## Extract to read
Hong Kong steps up anti-epidemic efforts amid surge in imported COVID-19 cases

Source: Xinhua| 2020-03-27 22:09:31|Editor: huaxia


Chief Executive of the Hong Kong Special Administrative Region (HKSAR) Carrie Lam attends a press conference in Hong Kong, south China, March 27, 2020. (Xinhua/Lui Siu Wai)

HONG KONG, March 27 (Xinhua) -- The Hong Kong Special Administrative Region (HKSAR) government on Friday announced a new round of measures to curb the spread of COVID-19, such as limits on gatherings and restaurant services, in response to surging imported cases.

Group gatherings of more than four people in public places will be prohibited over the next two weeks from Sunday, HKSAR Chief Executive Carrie Lam told a press conference. Those occur at workplaces or belong to official procedures, as well as weddings and funerals, will be exempted.

Restrictions will also be imposed on dine-in services of restaurants, bars and cafes since Saturday night, including closing half of all the seats, limit the number of diners at each table to four, keeping each table 1.5 meters apart, and measuring temperatures of diners.

Entertainment venues will be shut down also since Saturday evening, including amusement game centers, fitness rooms, cinemas and rinks.

The new moves designed to further enforce social distancing came in amid an escalated COVID-19 situation in Hong Kong.

The total number of confirmed COVID-19 cases surged from less than 140 to more than 500 in Hong Kong during the past two weeks as the rapidly-spreading pandemic overseas increased the imported risk of Hong Kong. The new cases stood at 65 cases on Friday, the biggest daily jump since the COVID-19 outbreak.

The government had already started controlling inbound trips to cut off the COVID-19 transmission, such as banning the entry of all non-local travelers from overseas and imposing a 14-day compulsory quarantine on visitors.

Also at the press conference, the Secretary for Food and Health Sophia Chan said more efforts will be made to identify virus carriers from abroad and prevent the spread in the community as the Department of Health will start to collect respiratory samples of all asymptomatic travelers arriving in Hong Kong by flight.

## Assignment
Continue the article on Hong Kong's COVID-19 measures, starting right after its final sentence.

## Data
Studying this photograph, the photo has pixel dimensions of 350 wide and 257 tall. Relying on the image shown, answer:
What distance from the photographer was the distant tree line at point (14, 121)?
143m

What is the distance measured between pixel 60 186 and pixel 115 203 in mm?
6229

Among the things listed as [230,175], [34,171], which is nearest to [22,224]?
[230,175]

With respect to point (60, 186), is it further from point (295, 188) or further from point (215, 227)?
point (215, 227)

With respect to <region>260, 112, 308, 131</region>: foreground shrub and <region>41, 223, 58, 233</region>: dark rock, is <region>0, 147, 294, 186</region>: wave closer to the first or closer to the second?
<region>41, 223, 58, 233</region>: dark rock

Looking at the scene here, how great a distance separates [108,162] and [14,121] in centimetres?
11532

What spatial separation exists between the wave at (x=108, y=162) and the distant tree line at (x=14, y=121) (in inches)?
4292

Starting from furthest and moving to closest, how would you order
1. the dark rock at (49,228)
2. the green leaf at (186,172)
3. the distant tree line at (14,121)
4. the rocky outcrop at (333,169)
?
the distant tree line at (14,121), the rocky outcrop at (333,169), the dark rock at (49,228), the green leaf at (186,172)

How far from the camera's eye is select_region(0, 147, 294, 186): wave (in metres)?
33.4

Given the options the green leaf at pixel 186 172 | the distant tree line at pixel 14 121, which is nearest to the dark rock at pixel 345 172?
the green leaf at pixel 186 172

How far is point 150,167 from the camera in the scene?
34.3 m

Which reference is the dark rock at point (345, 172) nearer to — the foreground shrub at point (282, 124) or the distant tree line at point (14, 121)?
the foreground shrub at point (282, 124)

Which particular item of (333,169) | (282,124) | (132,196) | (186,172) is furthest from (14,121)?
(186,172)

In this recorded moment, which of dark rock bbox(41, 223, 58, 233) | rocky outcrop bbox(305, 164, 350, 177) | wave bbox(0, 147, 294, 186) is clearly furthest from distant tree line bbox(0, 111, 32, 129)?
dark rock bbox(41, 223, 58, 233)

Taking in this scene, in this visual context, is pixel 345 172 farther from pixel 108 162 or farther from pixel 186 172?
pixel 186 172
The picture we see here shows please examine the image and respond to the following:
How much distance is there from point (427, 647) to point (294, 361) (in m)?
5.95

==

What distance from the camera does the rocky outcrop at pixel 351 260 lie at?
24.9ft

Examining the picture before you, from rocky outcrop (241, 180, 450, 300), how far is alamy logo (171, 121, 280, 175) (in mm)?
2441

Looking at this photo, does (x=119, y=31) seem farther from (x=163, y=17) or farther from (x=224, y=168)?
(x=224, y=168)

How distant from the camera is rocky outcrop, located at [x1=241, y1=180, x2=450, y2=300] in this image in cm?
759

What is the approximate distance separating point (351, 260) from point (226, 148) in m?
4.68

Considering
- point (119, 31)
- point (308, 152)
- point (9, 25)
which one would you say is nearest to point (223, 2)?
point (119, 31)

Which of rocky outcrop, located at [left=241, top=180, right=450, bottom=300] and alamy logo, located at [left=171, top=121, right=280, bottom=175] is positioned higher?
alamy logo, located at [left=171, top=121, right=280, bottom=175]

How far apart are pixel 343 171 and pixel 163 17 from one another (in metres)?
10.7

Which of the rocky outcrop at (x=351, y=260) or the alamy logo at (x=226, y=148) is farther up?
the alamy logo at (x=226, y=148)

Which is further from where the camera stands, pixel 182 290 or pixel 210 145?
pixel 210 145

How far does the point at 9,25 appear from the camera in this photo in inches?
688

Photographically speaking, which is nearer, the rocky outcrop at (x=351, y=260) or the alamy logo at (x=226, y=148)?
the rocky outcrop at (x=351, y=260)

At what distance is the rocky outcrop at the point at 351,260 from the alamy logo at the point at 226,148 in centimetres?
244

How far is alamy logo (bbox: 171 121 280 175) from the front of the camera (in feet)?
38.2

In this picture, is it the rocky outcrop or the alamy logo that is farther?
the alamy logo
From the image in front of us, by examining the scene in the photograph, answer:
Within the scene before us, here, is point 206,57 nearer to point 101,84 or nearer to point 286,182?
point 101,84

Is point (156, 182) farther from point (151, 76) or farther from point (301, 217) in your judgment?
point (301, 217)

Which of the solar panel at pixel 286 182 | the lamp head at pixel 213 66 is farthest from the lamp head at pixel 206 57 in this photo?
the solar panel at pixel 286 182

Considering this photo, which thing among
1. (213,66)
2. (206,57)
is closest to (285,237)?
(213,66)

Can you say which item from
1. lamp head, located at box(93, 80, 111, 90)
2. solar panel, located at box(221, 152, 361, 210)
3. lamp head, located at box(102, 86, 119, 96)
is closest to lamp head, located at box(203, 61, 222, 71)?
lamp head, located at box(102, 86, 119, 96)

---

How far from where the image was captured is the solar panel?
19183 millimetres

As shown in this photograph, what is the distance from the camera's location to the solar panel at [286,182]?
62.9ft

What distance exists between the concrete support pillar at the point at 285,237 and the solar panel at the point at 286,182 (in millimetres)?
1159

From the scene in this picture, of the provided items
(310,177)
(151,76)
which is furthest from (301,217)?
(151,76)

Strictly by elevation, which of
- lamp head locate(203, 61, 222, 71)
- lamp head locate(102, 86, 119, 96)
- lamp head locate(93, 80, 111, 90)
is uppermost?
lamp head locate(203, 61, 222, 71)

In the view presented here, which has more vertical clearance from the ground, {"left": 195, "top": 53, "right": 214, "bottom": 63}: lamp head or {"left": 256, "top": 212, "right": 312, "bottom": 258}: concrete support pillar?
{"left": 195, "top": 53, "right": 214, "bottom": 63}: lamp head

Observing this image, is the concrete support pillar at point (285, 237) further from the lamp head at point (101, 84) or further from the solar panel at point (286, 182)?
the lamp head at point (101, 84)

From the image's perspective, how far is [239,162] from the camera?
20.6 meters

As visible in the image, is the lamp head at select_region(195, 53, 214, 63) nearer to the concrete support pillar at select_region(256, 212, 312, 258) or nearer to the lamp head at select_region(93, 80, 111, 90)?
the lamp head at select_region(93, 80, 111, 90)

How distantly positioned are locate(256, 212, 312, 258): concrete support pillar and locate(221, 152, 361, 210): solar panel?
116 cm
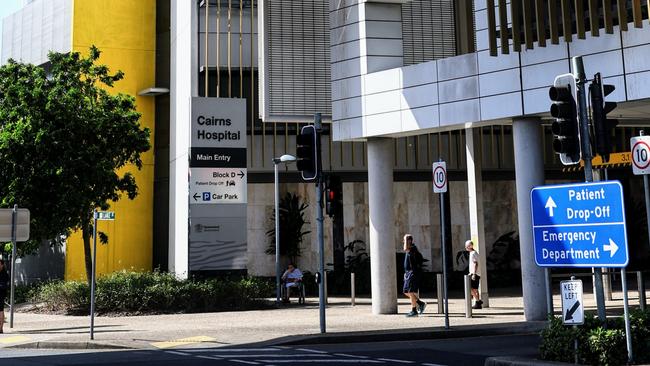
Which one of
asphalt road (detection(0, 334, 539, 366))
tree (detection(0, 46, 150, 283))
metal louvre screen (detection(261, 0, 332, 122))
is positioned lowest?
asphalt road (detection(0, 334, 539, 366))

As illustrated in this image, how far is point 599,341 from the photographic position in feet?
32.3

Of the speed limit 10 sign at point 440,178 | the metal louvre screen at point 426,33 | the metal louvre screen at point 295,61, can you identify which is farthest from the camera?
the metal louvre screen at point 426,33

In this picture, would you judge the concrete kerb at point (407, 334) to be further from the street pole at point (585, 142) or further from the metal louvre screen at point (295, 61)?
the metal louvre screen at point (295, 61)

## Written reply
As the government toughened up compulsory quarantines, 77 people have been sent to quarantine centers after leaving their designated residences without permissions, John Lee, Secretary for Security, said.

As the new measures will inevitably deal a blow to related industries, Lam said the HKSAR government will rolled out schemes to subsidize affected businesses but added that employers who want to apply for the schemes should not lay off workers amid the epidemic.

Lam said the government will also launch the second round of relief measures under its anti-epidemic fund and will hammer out specific plans with representatives of related industries.

To prop the epidemic-hit economy and save jobs, the HKSAR government has carried out 24 relief measures under its 30-billion-Hong Kong-dollar (about 3.87 billion U.S. dollars) anti-epidemic fund, which is expected to benefit over 110,000 businesses, 200,000 families and 1.47 million people.

Of all, a retail sector subsidy scheme will help some 70,000 retailers hard hit by the epidemic keep afloat, with each eligible store to receive a one-off subsidy of 80,000 Hong Kong dollars.

Besides, the Commerce and Economic Development Bureau said Friday that it has approved subsidies worth about 12.5 million Hong Kong dollars for six private production lines of protective face masks, which will be able to produce 10 million masks in total each month.

The government has approved subsidies for eight production lines to ease the shortage of medical gears amid the epidemic, with more in the pipeline. (1 Hong Kong dollar equals 0.13 U.S. dollar)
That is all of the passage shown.